### EXCERPT PROVIDED:
So we find Paul arguing for three things in Romans 7:14-25.
What Paul Is Arguing for in Romans 7
First, he is arguing for the goodness and spirituality of the Law of God.
· Romans 7:14a, "For we know that the Law is spiritual."
· Romans 7:16b, "I agree with the Law, confessing that the Law is good."
· Romans 7:22, "I joyfully concur with the law of God in the inner man."
· Romans 7:25b "I myself with my mind am serving the law of God."
So we see Paul defending the law against the false inference from his teaching that he makes it out to be sin and death.
Second, he is arguing for the reality of what he calls "indwelling sin" to explain why Christians are not perfect and don't measure up to their own highest standards.
· Romans 7:17, "So now, no longer am I the one doing it, but sin which dwells in me.
· Romans 7:20: "But if I am doing the very thing I do not want, I am no longer the one doing it, but sin which dwells in me."
So on the one hand he is arguing that the Law is good, and on the other hand that indwelling sin is the culprit in the Christian life.
Third, he is arguing for his own genuine Christianity – that he is a new man, a new creature in Christ, even though he still sins.
For example, he says in Romans 7:22-23: "I joyfully concur with the law of God in the inner man, but I see a different law in the members of my body." I have been changed. There is a new spiritual taste for God and his law in me. I am a Christian.
Who Is This Divided Man?
But now here we are at the most controversial thing about this passage: Is the divided man a Christian? A new Creature in Christ? A person who trusts Christ as Savior and Lord and therefore has the Holy Spirit dwelling in his heart? I answered "Yes" in the last message and promised that I would give you the reasons. So that is my main aim today. Why do I believe that in Romans 7:14-25 Paul is describing part of his own Christian experience, not his experience before conversion or the way a Christian would see his experience before his conversion?

### DATASET RECORDS:
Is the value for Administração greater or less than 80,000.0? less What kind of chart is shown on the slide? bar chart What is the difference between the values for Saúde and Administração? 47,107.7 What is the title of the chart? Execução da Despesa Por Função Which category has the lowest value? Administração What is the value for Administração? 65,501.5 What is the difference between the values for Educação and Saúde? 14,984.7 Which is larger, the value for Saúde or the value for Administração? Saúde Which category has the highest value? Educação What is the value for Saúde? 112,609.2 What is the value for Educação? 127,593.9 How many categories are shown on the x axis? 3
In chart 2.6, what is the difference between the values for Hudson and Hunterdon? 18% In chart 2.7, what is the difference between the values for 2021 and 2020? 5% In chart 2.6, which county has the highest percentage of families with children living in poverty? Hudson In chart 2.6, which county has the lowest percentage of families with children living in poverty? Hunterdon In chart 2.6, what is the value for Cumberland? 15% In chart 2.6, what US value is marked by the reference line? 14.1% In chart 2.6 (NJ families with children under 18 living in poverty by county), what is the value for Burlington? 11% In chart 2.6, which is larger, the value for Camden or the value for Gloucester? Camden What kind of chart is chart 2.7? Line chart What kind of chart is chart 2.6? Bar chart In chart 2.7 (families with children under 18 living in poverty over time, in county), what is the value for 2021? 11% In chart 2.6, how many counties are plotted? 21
...
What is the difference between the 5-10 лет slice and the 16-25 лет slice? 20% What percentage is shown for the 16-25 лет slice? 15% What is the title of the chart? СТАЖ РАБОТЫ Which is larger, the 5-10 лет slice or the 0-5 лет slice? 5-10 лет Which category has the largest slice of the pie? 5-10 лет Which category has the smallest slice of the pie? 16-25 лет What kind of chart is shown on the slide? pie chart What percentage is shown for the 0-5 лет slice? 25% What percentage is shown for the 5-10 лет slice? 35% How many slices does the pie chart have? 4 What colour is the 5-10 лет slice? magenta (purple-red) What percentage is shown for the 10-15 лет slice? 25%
...
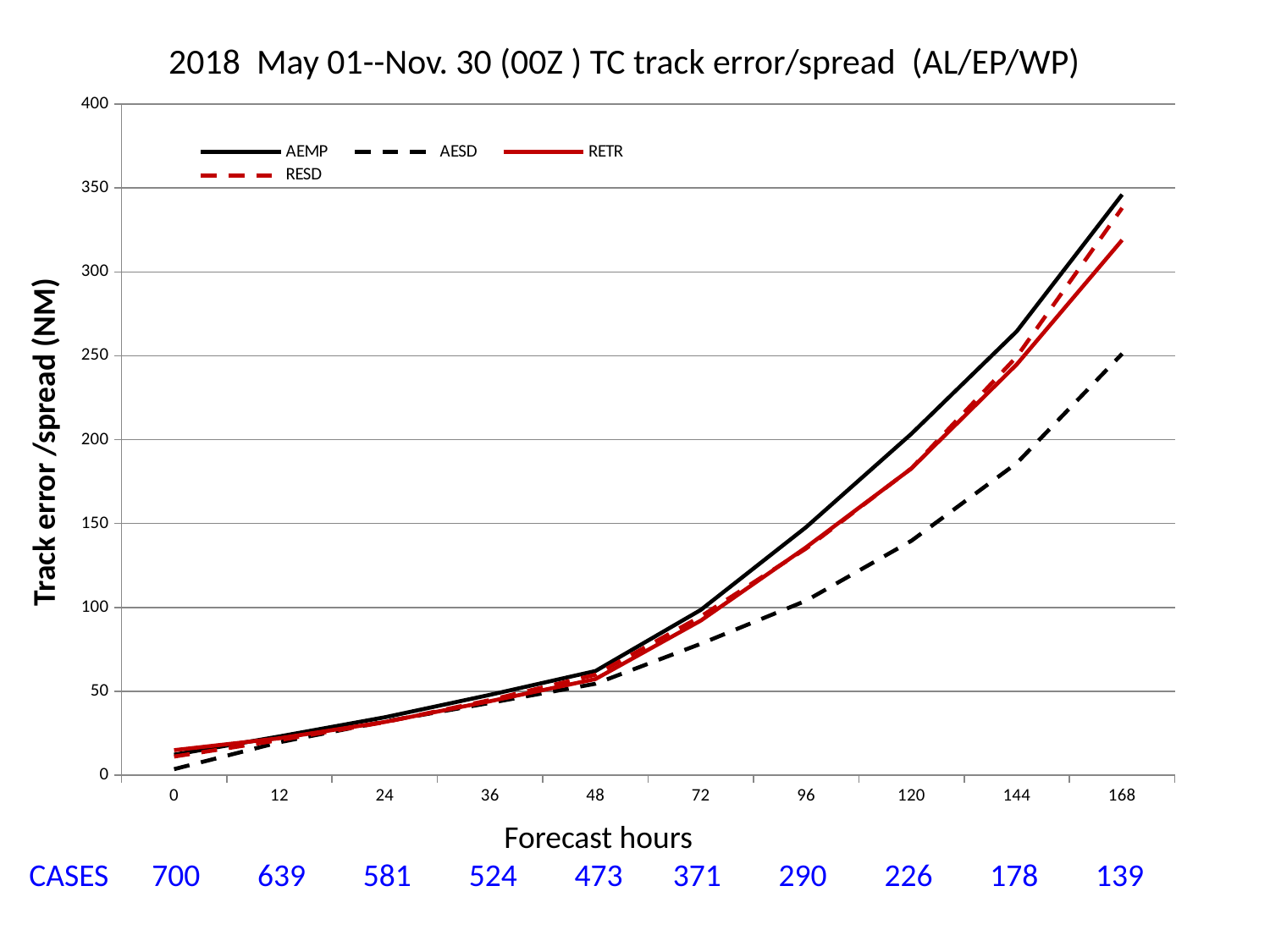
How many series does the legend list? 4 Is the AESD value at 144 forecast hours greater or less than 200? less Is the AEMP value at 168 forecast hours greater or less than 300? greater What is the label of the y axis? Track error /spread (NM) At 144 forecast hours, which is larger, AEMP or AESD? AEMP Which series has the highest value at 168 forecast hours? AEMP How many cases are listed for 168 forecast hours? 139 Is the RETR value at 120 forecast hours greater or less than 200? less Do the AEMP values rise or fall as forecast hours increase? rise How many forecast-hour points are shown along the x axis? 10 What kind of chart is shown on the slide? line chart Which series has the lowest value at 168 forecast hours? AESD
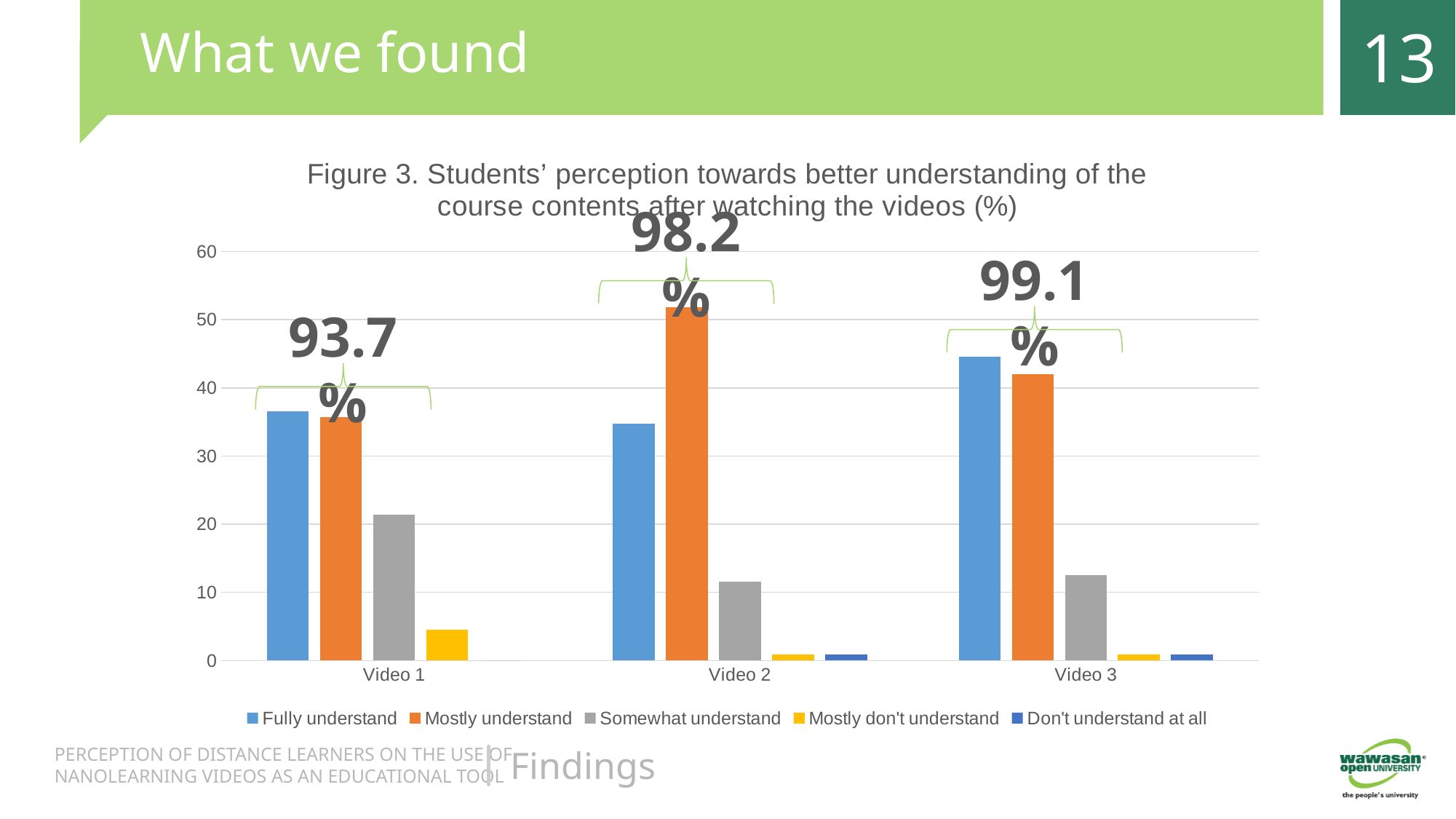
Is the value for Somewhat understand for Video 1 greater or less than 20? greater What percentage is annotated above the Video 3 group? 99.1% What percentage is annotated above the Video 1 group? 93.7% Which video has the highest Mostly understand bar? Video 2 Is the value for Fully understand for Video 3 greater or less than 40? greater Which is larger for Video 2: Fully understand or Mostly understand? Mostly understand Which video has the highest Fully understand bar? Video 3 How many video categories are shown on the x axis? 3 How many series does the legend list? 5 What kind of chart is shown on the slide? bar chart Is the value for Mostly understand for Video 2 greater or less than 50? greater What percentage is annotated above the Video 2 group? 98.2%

### EXERCISE:
Write the next few paragraphs of the text on Romans 7:14-25 shown above, picking up right after its final question.

### WRITTEN RESPONSE:
The Practical Implications for Rescuing People
One of the reasons this matters is the immense practical importance it has for rescuing people from the devastating hopelessness of perfectionism. I told the story last time of J. I. Packer who was rescued from suicidal thoughts soon after his conversion by the solid teaching of John Owen on "indwelling sin."(Owen's book is based on Romans 7:21.) There is a hopelessness that comes from rejecting all of God's standards for faith and life. And there is a hopelessness that comes from having perfectionistic standards that give no place in real life for the sins of true saints. Paul's teaching in this passage has a powerful pastoral effect to help people navigate the troubled waters between these two kinds of hopelessness. And that is where we all live.
I stressed last time – and I stress it again briefly – that the point of this text is not that we should make peace with sin, but that we should make war on sin in our own lives and know how to understand ourselves and how to respond when we suffer tactical defeats in the war. Chapter six makes clear that we will win the war against sin (see 6:14). Chapter seven makes clear that it will not be without tactical defeats that will make us love our Savior all the more. It's the earnestness of the war and the response to defeat that show your Christianity, not perfection.
So what I want to do now and again next time is give reasons for believing this text really does talk about Christian experience, and so really does give the kind of guidance and encouragement for Christians that most interpreters in the history of the church has believed that it does.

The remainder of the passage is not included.